The return of the high-end high heels coincides with the renewed popularity another indulgence, the cashmere sweater.

"It was associated with a stuffy, '50s, pointy bullet bra under a twinset kind of look," Smith says.

Today's cashmere sweater isn't made for debutantes, but for stylish women. The extremely soft wool is being used in designs that are sleeker, thinner and more versatile than their preppy forebears.

"I feel like every day I get a flip book from a designer who's launching a cashmere sweater line," says Smith, who is the fashion features director for Nylon magazine. "It's a luxury but it's not an unattainable luxury."

A cashmere sweater can cost hundreds of dollars, which may be attainable but can hardly be called economical.

Jeans are a different story.

Created as work pants in the mid-19th century, jeans were adopted by teenagers in the 1950s who wanted to emulate James Dean and Marlon Brando, and became high fashion in the 1980s as Calvin Klein, Gloria Vanderbilt and others pushed "designer jeans." Today, they can be worn with everything from the most expensive designer duds and stilettos to a T-shirt and flip-flops.

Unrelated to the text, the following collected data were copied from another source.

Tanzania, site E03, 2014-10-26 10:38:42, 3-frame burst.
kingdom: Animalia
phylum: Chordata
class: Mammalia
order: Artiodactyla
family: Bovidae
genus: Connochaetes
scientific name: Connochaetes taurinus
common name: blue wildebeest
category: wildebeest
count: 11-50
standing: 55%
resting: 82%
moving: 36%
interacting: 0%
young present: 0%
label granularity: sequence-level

"It's very American in that it's very democratic. It's something that doesn't require a lot of money but is very stylish," Smith says. "It's actually strange to spend a lot of money on them."

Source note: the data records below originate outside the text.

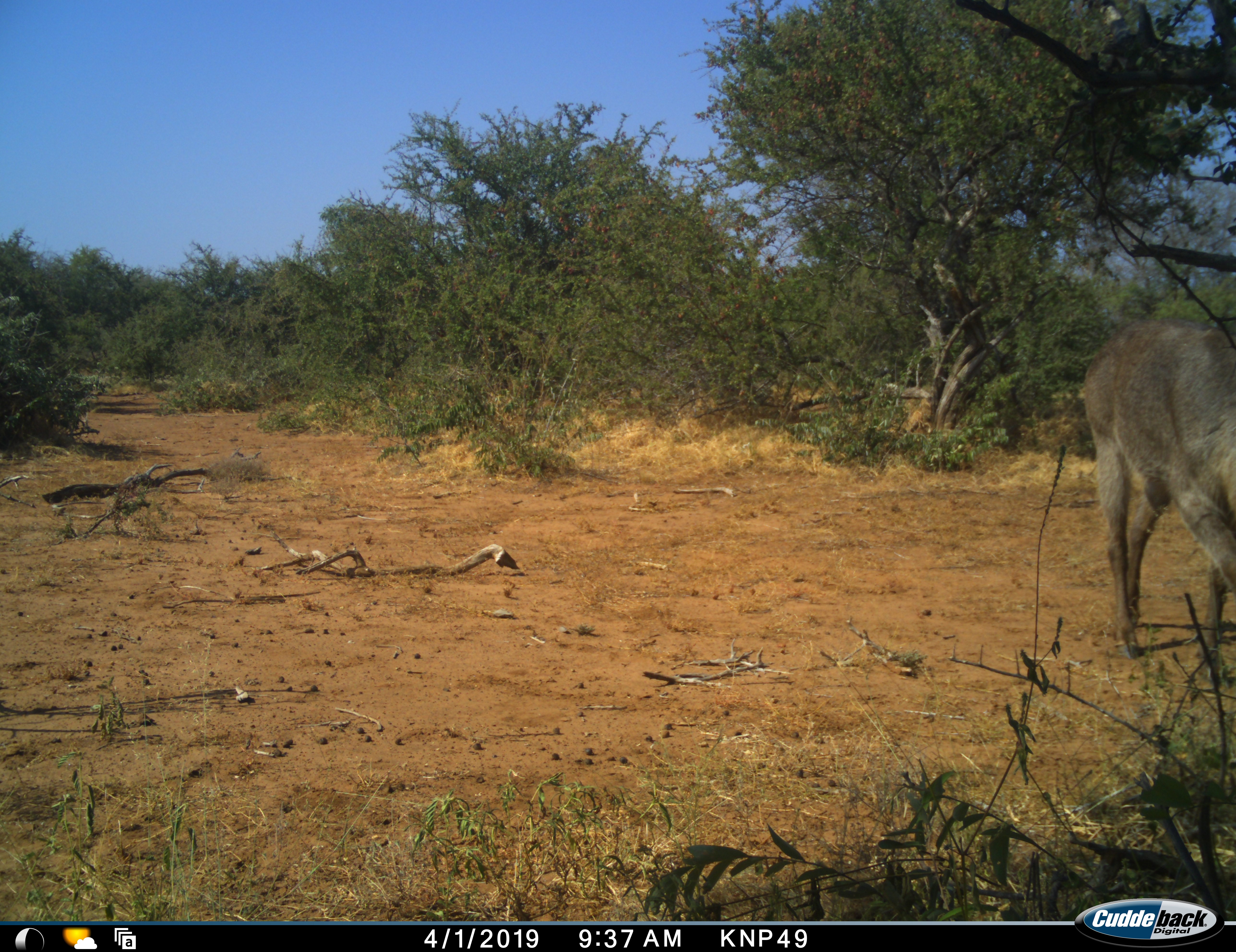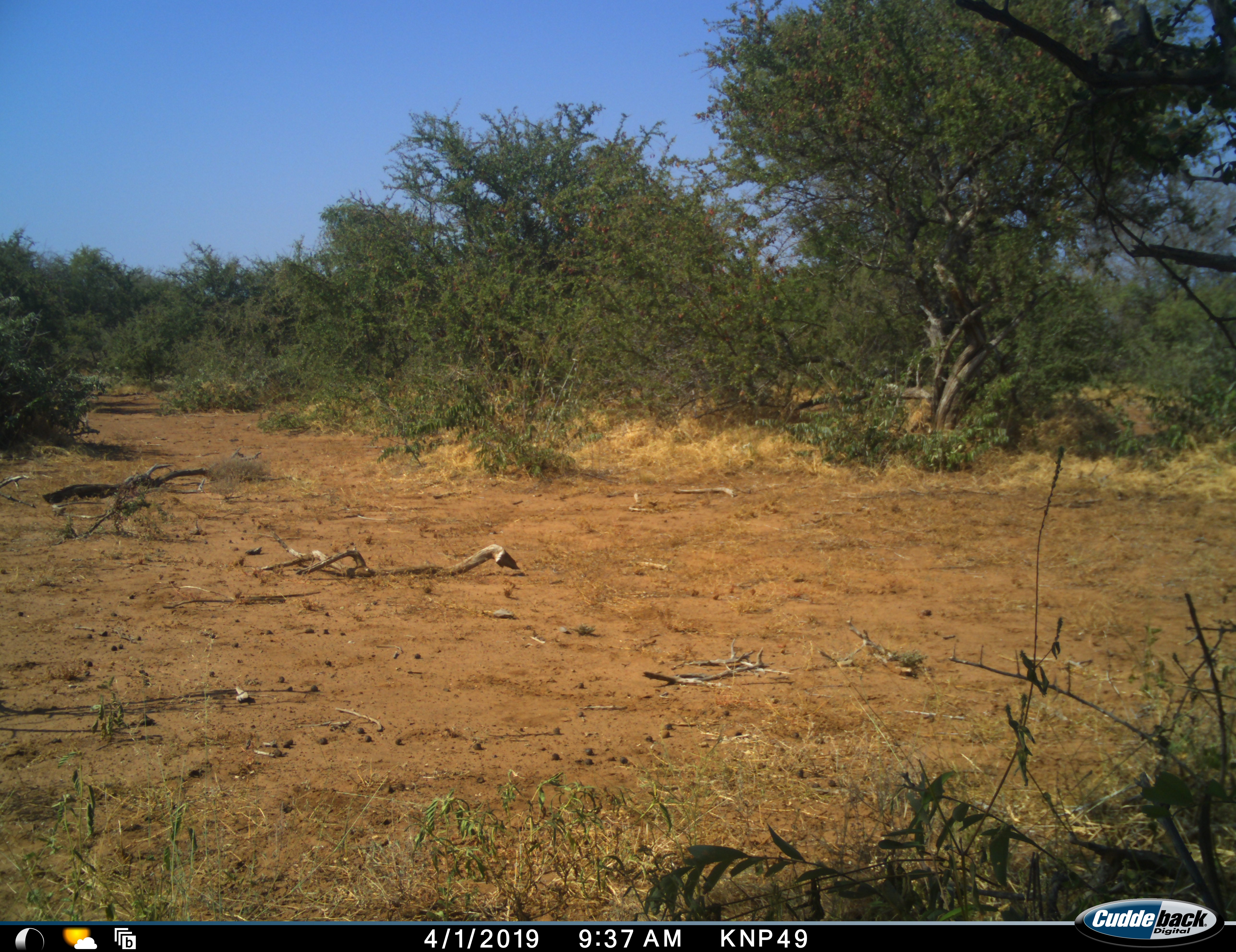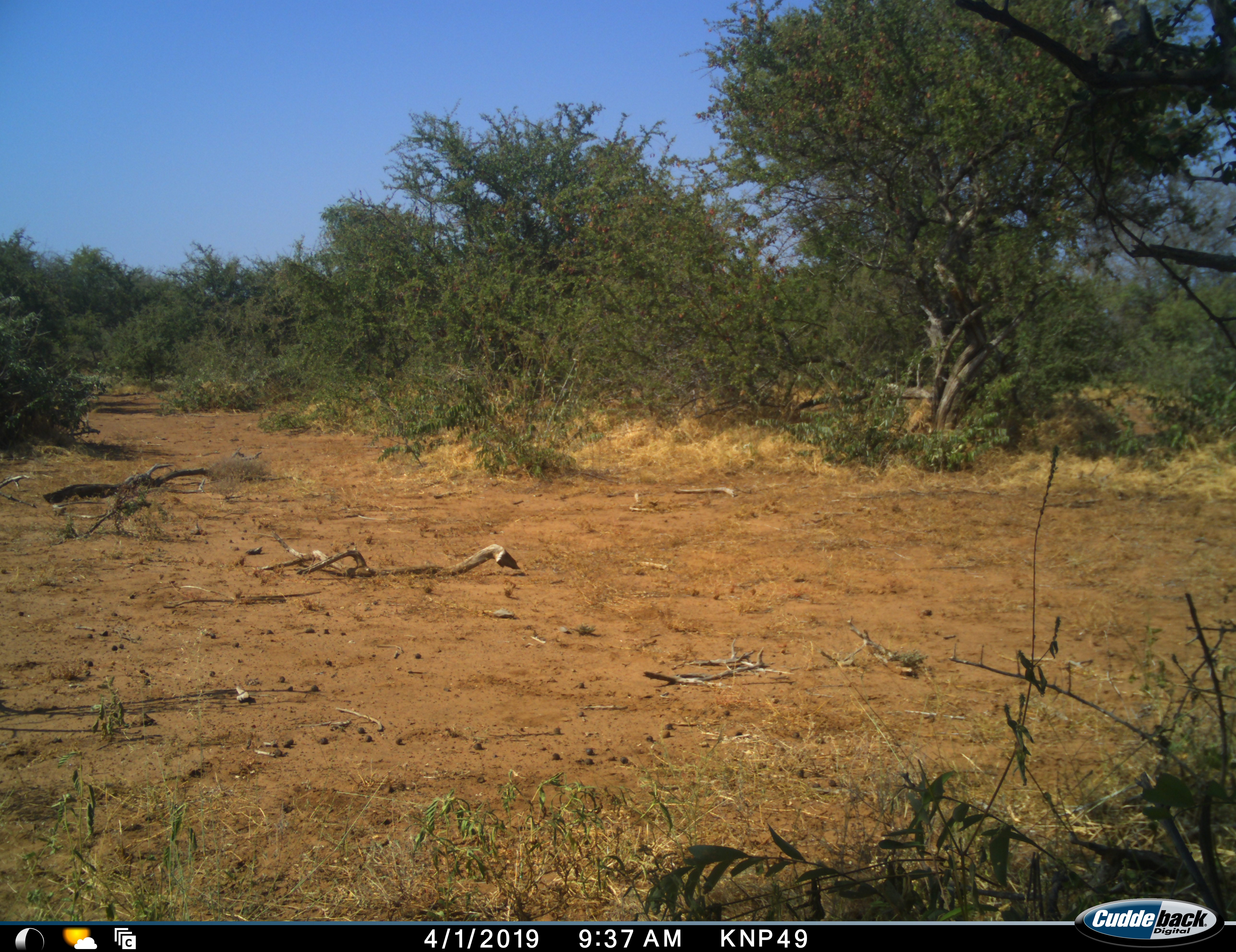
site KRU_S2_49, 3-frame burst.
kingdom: Animalia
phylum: Chordata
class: Mammalia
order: Artiodactyla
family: Bovidae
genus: Kobus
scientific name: Kobus ellipsiprymnus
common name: waterbuck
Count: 1.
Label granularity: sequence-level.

The most recent addition to the list, and another stylish option for budget-conscious women, is the sneaker.

"You have to include them in any modern look at style," Smith says. "But I think even 20 years ago it would have been a different story."

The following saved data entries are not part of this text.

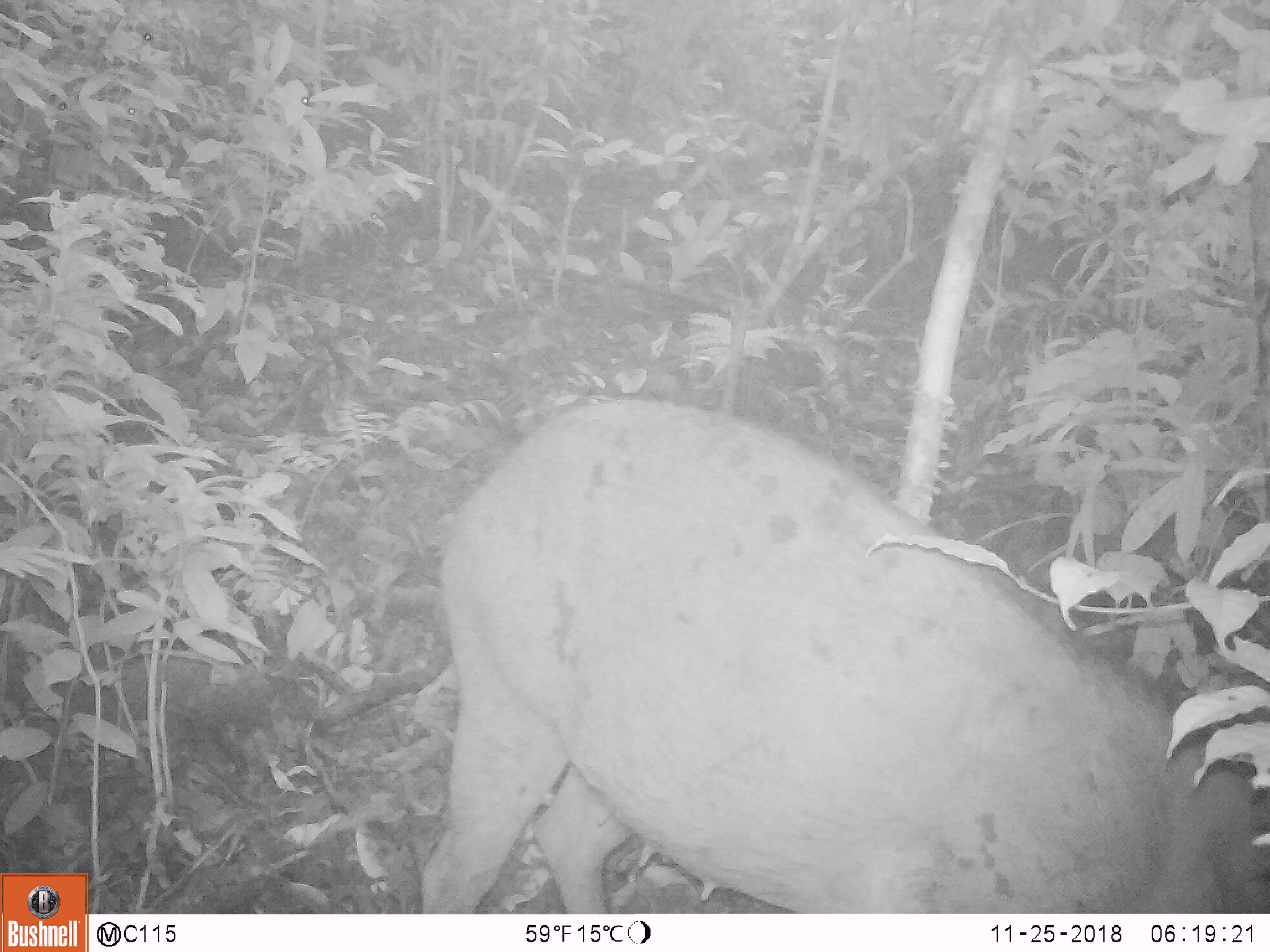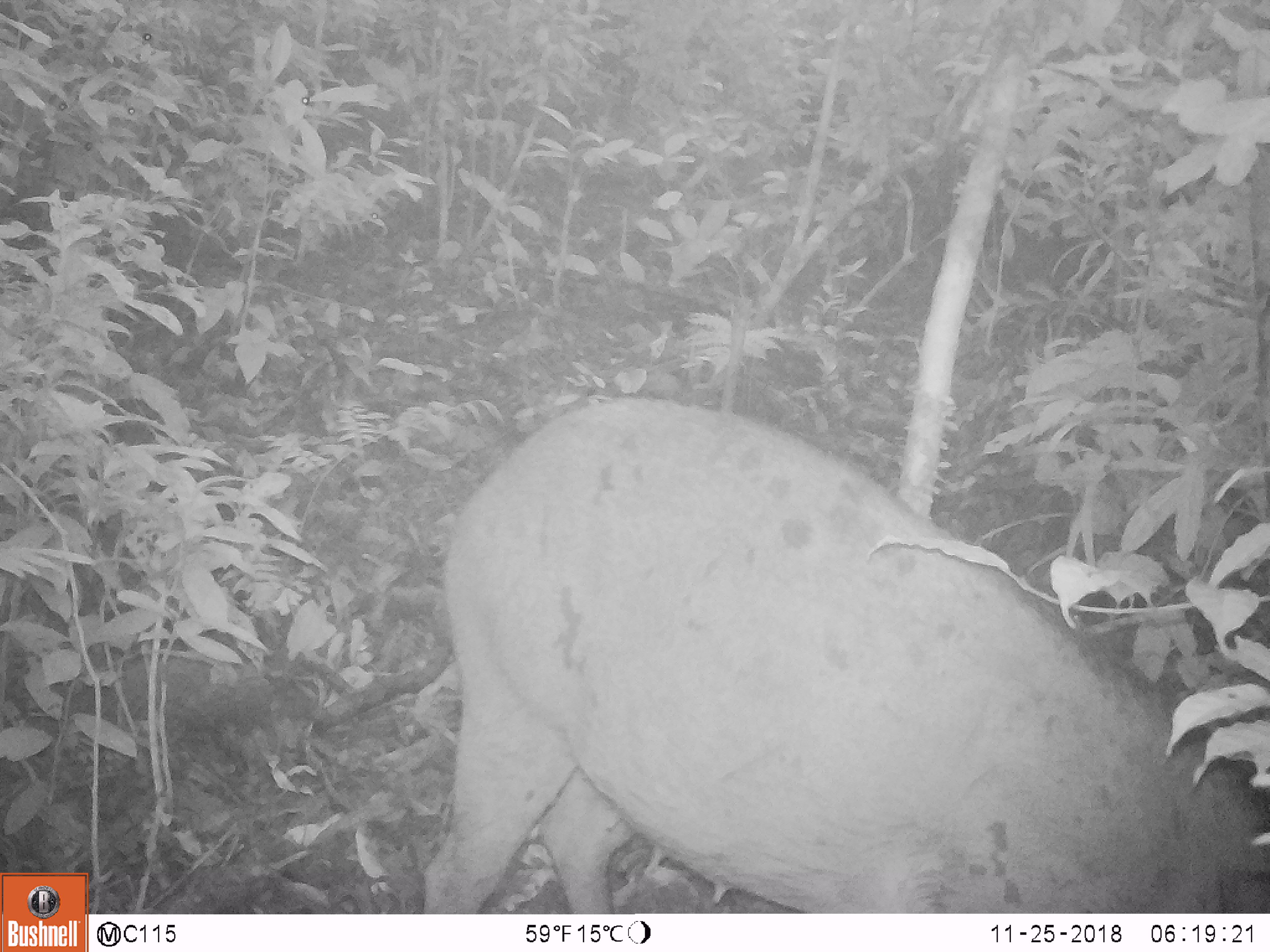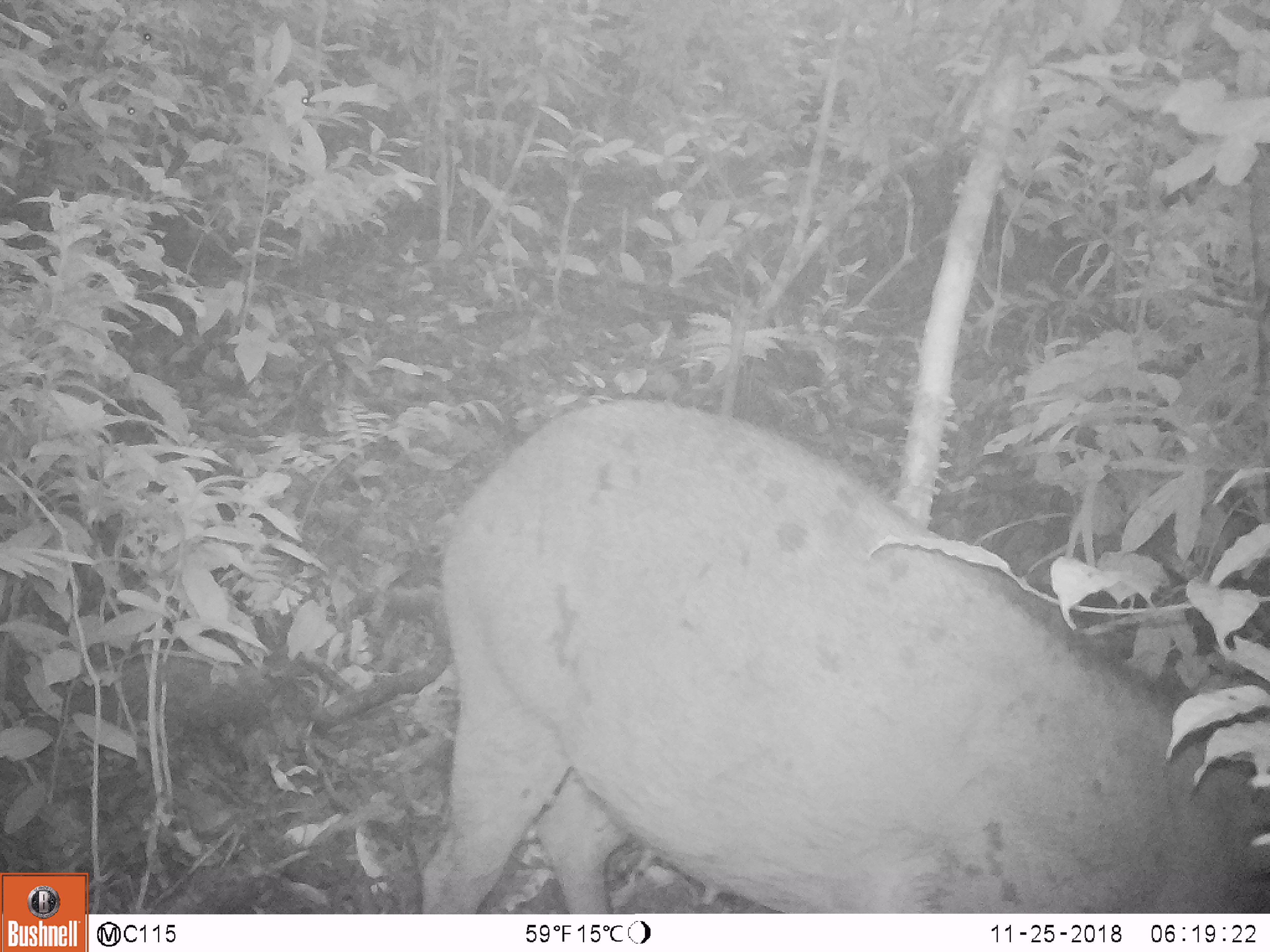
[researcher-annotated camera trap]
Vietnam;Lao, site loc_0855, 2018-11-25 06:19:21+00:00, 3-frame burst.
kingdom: Animalia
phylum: Chordata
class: Mammalia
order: Artiodactyla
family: Suidae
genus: Sus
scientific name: Sus scrofa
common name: eurasian wild pig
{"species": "eurasian wild pig (Sus scrofa)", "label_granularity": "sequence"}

Sneakers have moved from the sports field to everyday life and are now offered in sleek, stylish designs that add a funky flair to jeans or even a suit.

They have become so mainstream that sneaker-averse Europeans, who could often spot American tourists by their gleaming white sports shoes, have increasingly embraced the comfortable shoes, Smith says.

"Now even Parisian women are taking the plunge," she says.